Using the break-even acreage value, they can know which way to go. Based on whether a farm is larger or smaller than that acreage level, the “tool” will help determine whether to purchase or custom hire in order to operate in the least expensive way.

To come up with this tool, the researchers did a partial budget to estimate the effect of precision agriculture on profits and incorporated data on equipment ownership, operating expenses, and current custom hire rates. Then they came up with a mathematical formula that resulted in a break-even point.

A farmer who wanted to do field mapping, grid soil sampling, and apply one fertilizer, for example, would have a break-even point of about 1,000 acres. Farmers with considerably less acreage would likely want to custom hire since they have less acreage from which to recoup the fixed cost.

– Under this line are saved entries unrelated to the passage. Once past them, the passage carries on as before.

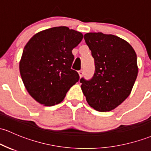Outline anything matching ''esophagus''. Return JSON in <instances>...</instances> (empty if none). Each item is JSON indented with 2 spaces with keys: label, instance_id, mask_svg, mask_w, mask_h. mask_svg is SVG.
<instances>
[{
  "label": "esophagus",
  "instance_id": "1",
  "mask_svg": "<svg viewBox=\"0 0 151 151\" xmlns=\"http://www.w3.org/2000/svg\"><path fill=\"white\" fill-rule=\"evenodd\" d=\"M78 74H79V77H82V75H83V71H82V70L79 71V72H78Z\"/></svg>",
  "mask_w": 151,
  "mask_h": 151
}]
</instances>
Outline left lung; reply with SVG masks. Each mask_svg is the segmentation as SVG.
<instances>
[{"instance_id": "left-lung-1", "label": "left lung", "mask_w": 151, "mask_h": 151, "mask_svg": "<svg viewBox=\"0 0 151 151\" xmlns=\"http://www.w3.org/2000/svg\"><path fill=\"white\" fill-rule=\"evenodd\" d=\"M84 39L94 59L95 72L89 81L80 79L81 88L90 107L109 112L131 92L138 73L136 53L128 42L112 34L87 33Z\"/></svg>"}]
</instances>
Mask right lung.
<instances>
[{
	"label": "right lung",
	"mask_w": 151,
	"mask_h": 151,
	"mask_svg": "<svg viewBox=\"0 0 151 151\" xmlns=\"http://www.w3.org/2000/svg\"><path fill=\"white\" fill-rule=\"evenodd\" d=\"M83 39L82 33L59 26L36 33L25 46L19 62L21 79L29 94L44 106L62 102L79 81L71 69L72 49Z\"/></svg>",
	"instance_id": "obj_1"
}]
</instances>
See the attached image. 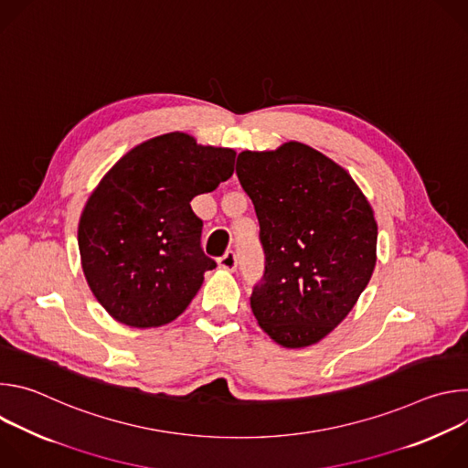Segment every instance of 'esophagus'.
<instances>
[{"mask_svg": "<svg viewBox=\"0 0 468 468\" xmlns=\"http://www.w3.org/2000/svg\"><path fill=\"white\" fill-rule=\"evenodd\" d=\"M218 266H220V269H224V271L233 272V271L237 269V255H235V251H226V253L218 259Z\"/></svg>", "mask_w": 468, "mask_h": 468, "instance_id": "obj_1", "label": "esophagus"}]
</instances>
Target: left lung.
Instances as JSON below:
<instances>
[{
    "label": "left lung",
    "mask_w": 468,
    "mask_h": 468,
    "mask_svg": "<svg viewBox=\"0 0 468 468\" xmlns=\"http://www.w3.org/2000/svg\"><path fill=\"white\" fill-rule=\"evenodd\" d=\"M237 176L251 197L266 255L250 298L261 329L283 348L320 343L354 309L376 266L378 224L352 176L291 141L244 150Z\"/></svg>",
    "instance_id": "8db88e82"
}]
</instances>
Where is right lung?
<instances>
[{
    "instance_id": "1",
    "label": "right lung",
    "mask_w": 468,
    "mask_h": 468,
    "mask_svg": "<svg viewBox=\"0 0 468 468\" xmlns=\"http://www.w3.org/2000/svg\"><path fill=\"white\" fill-rule=\"evenodd\" d=\"M237 152L166 133L131 148L83 207L78 244L101 307L129 327L176 320L217 262L199 248L204 222L190 202L233 176Z\"/></svg>"
}]
</instances>
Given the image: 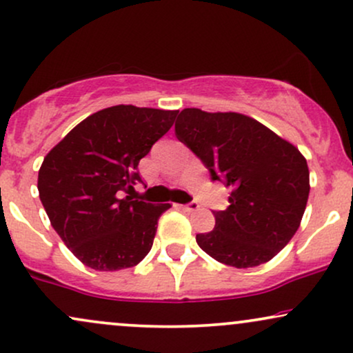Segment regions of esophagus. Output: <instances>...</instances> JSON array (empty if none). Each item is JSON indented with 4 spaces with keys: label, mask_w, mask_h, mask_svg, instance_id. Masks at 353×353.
<instances>
[{
    "label": "esophagus",
    "mask_w": 353,
    "mask_h": 353,
    "mask_svg": "<svg viewBox=\"0 0 353 353\" xmlns=\"http://www.w3.org/2000/svg\"><path fill=\"white\" fill-rule=\"evenodd\" d=\"M199 203L197 202H190V203H185V205H182V209H184L185 212H195L199 210Z\"/></svg>",
    "instance_id": "obj_1"
}]
</instances>
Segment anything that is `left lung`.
Wrapping results in <instances>:
<instances>
[{"instance_id": "obj_1", "label": "left lung", "mask_w": 353, "mask_h": 353, "mask_svg": "<svg viewBox=\"0 0 353 353\" xmlns=\"http://www.w3.org/2000/svg\"><path fill=\"white\" fill-rule=\"evenodd\" d=\"M176 136L232 194L215 228L195 236L209 256L235 268L270 261L298 232L309 197L307 161L260 121L235 112L184 108Z\"/></svg>"}]
</instances>
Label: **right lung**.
Here are the masks:
<instances>
[{
	"mask_svg": "<svg viewBox=\"0 0 353 353\" xmlns=\"http://www.w3.org/2000/svg\"><path fill=\"white\" fill-rule=\"evenodd\" d=\"M177 110L117 105L80 121L48 152L37 189L63 243L85 266L117 271L150 253L171 203L133 201L139 159L171 130Z\"/></svg>",
	"mask_w": 353,
	"mask_h": 353,
	"instance_id": "1",
	"label": "right lung"
}]
</instances>
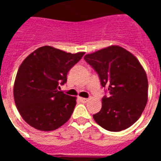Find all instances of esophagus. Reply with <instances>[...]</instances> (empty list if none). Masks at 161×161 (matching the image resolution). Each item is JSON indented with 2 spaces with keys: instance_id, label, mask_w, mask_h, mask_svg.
I'll return each mask as SVG.
<instances>
[{
  "instance_id": "esophagus-1",
  "label": "esophagus",
  "mask_w": 161,
  "mask_h": 161,
  "mask_svg": "<svg viewBox=\"0 0 161 161\" xmlns=\"http://www.w3.org/2000/svg\"><path fill=\"white\" fill-rule=\"evenodd\" d=\"M79 99H80V101L82 102V103H87L88 101H89V99L88 98H84V97H79Z\"/></svg>"
}]
</instances>
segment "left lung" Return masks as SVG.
<instances>
[{"instance_id": "left-lung-1", "label": "left lung", "mask_w": 161, "mask_h": 161, "mask_svg": "<svg viewBox=\"0 0 161 161\" xmlns=\"http://www.w3.org/2000/svg\"><path fill=\"white\" fill-rule=\"evenodd\" d=\"M94 68L109 97L102 99V108L93 115L106 130L119 132L137 121L147 102L148 82L145 70L131 53L118 46H110L84 56Z\"/></svg>"}]
</instances>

Those with more acreage would likely want to buy the equipment since they have more acreage over which to spread the fixed cost. Those close to the mark would probably need to do more analysis.

The break-even point was figured for other sets of precision ag components as well as for the “package” of field mapping, grid soil sampling, and application of one fertilizer.
Dillon thinks more farmers should consider custom hiring as an option. “Precision agriculture won’t make a good manager out of an average manager,” he says, “but it has the potential for increased profits.”

An Enemy Becomes a Friend


Fungal pathogens are a scourge for plants, causing many devastating diseases. Currently, chemical fungicides provide the most effective means of control, so the need for biological control, which would be less costly and more environmentally friendly, would be a breakthrough.

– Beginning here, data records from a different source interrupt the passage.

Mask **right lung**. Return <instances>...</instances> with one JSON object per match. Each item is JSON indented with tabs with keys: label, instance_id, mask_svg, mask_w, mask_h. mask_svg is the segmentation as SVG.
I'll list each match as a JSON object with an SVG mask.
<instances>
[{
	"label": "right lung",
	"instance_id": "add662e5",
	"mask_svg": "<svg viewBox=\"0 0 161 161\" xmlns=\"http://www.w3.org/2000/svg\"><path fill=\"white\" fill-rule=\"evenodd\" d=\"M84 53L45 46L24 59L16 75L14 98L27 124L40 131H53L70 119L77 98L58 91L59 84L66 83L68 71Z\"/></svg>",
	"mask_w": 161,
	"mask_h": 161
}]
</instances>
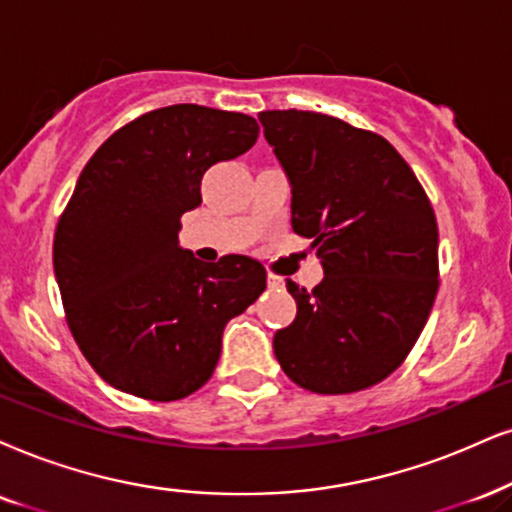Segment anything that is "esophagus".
I'll return each mask as SVG.
<instances>
[{
  "instance_id": "34e87169",
  "label": "esophagus",
  "mask_w": 512,
  "mask_h": 512,
  "mask_svg": "<svg viewBox=\"0 0 512 512\" xmlns=\"http://www.w3.org/2000/svg\"><path fill=\"white\" fill-rule=\"evenodd\" d=\"M267 283H269V288H271V290L283 288V278H281V276H276V274H269V276H267Z\"/></svg>"
}]
</instances>
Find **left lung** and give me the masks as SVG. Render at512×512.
I'll return each instance as SVG.
<instances>
[{"instance_id": "8db88e82", "label": "left lung", "mask_w": 512, "mask_h": 512, "mask_svg": "<svg viewBox=\"0 0 512 512\" xmlns=\"http://www.w3.org/2000/svg\"><path fill=\"white\" fill-rule=\"evenodd\" d=\"M290 181L297 236L312 238L323 281H288L297 316L274 335L293 383L349 394L409 357L439 288V231L428 193L390 141L309 111L260 113Z\"/></svg>"}]
</instances>
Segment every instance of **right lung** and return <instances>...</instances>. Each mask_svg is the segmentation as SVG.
Segmentation results:
<instances>
[{
    "instance_id": "add662e5",
    "label": "right lung",
    "mask_w": 512,
    "mask_h": 512,
    "mask_svg": "<svg viewBox=\"0 0 512 512\" xmlns=\"http://www.w3.org/2000/svg\"><path fill=\"white\" fill-rule=\"evenodd\" d=\"M257 137L250 115L177 103L127 122L84 165L56 224L54 271L70 333L108 385L189 397L215 373L226 323L264 293L252 257L203 264L177 241L203 174Z\"/></svg>"
}]
</instances>
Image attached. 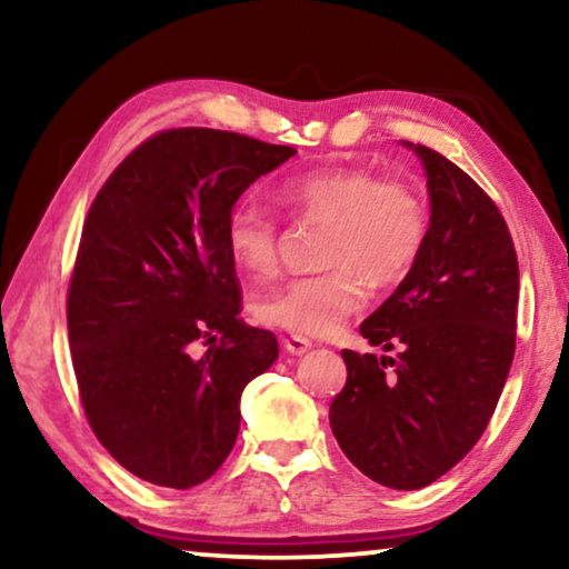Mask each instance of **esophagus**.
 <instances>
[{"mask_svg": "<svg viewBox=\"0 0 569 569\" xmlns=\"http://www.w3.org/2000/svg\"><path fill=\"white\" fill-rule=\"evenodd\" d=\"M282 347H284V352H290V355H306L308 349L313 347V341L306 337H298V333H290V337L282 339Z\"/></svg>", "mask_w": 569, "mask_h": 569, "instance_id": "obj_1", "label": "esophagus"}]
</instances>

Said Ghabrial and his research group in UK’s Department of Plant Pathology have discovered an unlikely ally in the battle against these deadly pathogens—viruses. Focusing on the plant disease Victoria blight of oats as a model system, the researchers have shown that the fungal causal agent of the disease can be weakened to the point that it no longer damages the plant.

These UK plant pathologists have discovered that a virus follows a particular path to infection: it creates multiple copies of a particular protein. When the expression of this protein is activated, it reduces the strength of the fungal pathogens so they lose their power to destroy plants—if the fungal pathogens were Superman, the protein would be Kryptonite.

The researchers predict that if the expression of this protein can be activated in the Victoria blight fungus and similar proteins can be activated in other plant pathogenic fungi, this novel approach can be used to fight fungal infections even when a virus is not present.

They also have discovered that virus-infected isolates of the Victoria blight fungus secrete an antifungal protein, which has been shown to be effective against a wide range of fungal pathogens. The researchers have been able to isolate the gene that codes for the antifungal protein and believe that plants modified to include this gene will have resistance to a broad range of fungal pathogens.